Seconde vague dans les hôpitaux de Barcelone : « le système peut s’effondrer »

par Aurélie Chamerois

Les soignants des hôpitaux de Barcelone et de Catalogne sont à nouveau sur le front alors que l’augmentation des hospitalisations pour Covid19 menace le système sanitaire. Si l’accélération des cas est moins intense qu’en mars dernier, la situation inquiète. 

N’a-t-on rien appris de la première vague? « Rien » répond Xavi Tarragon, responsable syndicaliste à l’Hospital del Mar. Alors que la Catalogne vient d’annoncer de nouvelles restrictions et un confinement périmétrique, les hôpitaux de Barcelone voient chaque jour arriver un nombre croissant de patients atteints du Covid-19.

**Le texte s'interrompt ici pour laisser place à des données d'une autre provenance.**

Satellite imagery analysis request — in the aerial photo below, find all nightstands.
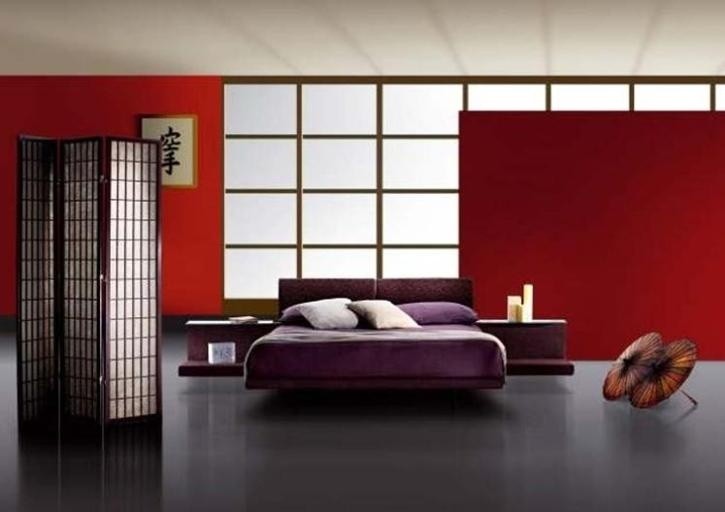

Maîtrisée depuis le déconfinement, la courbe des nouvelles hospitalisations grimpe sans trêve depuis près de trois semaines consécutives. « Pour l’instant, c’est sous contrôle, mais nous sommes à la limite, nous pouvons perdre le contrôle à tout moment, notre système peut tout à fait s’effondrer » poursuit l’infirmier auxiliaire. L’arrivée du mauvais temps a accéléré l’engorgement des urgences dans les centres hospitaliers et centres d’attention primaire. Aux malades habituels de l’hiver s’ajoutent des malades du Covid19.

soignant barcelone

Xavi Tarragon

« Nous avions prévu une augmentation des cas à partir de novembre, avec l’arrivée du froid, mais là ça fait déjà deux semaines que nous sommes à la limite de la saturation, raconte Winnie Ngoune, infirmière à l’hôpital Pere Virgili, nous avons plus de matériel qu’en mars, et nous pouvons faire des tests, mais il manque beaucoup de personnel, et la situation est vraiment critique ».

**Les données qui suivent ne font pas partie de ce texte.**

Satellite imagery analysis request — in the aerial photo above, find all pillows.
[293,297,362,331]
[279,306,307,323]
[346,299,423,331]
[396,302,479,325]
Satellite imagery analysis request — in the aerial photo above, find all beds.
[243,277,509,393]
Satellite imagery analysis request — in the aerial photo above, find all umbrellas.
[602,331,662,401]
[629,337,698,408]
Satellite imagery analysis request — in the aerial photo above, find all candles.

Le cruel manque de professionnels pour faire face à l’afflux de malades, c’est aussi ce qui inquiète Xavi Tarragon. « Le manque de soignants entraîne déjà de longues attentes aux urgences, mais il faut aussi savoir que nous avons des unités fermées, avec des lits vides, car nous n’avons pas assez de personnel pour les gérer » explique le responsable syndicaliste.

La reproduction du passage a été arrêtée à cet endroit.